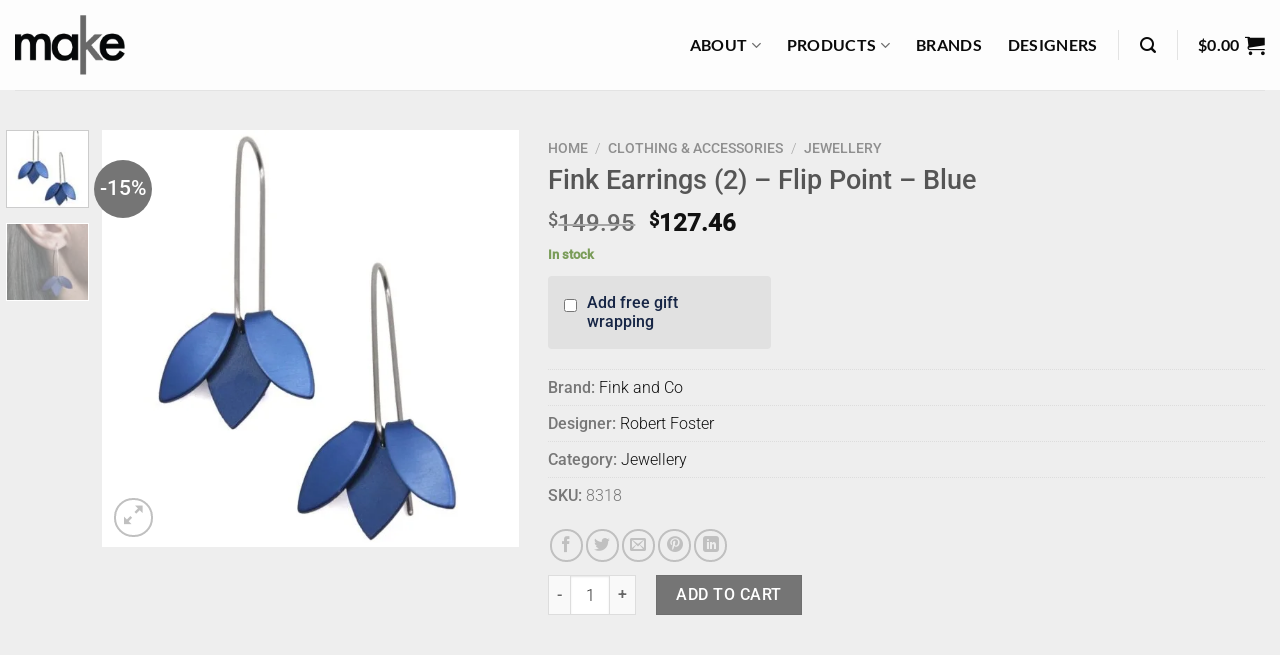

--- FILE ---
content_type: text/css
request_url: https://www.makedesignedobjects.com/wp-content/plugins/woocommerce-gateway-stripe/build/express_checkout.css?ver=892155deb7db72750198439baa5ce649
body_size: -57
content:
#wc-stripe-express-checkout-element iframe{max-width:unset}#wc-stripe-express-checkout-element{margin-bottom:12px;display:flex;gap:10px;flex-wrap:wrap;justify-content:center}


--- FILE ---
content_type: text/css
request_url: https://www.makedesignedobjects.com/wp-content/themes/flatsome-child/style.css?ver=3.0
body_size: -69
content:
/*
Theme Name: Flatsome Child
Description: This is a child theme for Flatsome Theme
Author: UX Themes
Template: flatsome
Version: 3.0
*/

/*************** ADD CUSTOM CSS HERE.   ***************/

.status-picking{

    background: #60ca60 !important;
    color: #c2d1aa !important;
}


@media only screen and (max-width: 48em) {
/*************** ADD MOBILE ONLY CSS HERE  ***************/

|---|

**The task**
From the listing above, copy out each line where the word "width" appears.

**Reply**
#wc-stripe-express-checkout-element iframe{max-width:unset}#wc-stripe-express-checkout-element{margin-bottom:12px;display:flex;gap:10px;flex-wrap:wrap;justify-content:center}
@media only screen and (max-width: 48em) {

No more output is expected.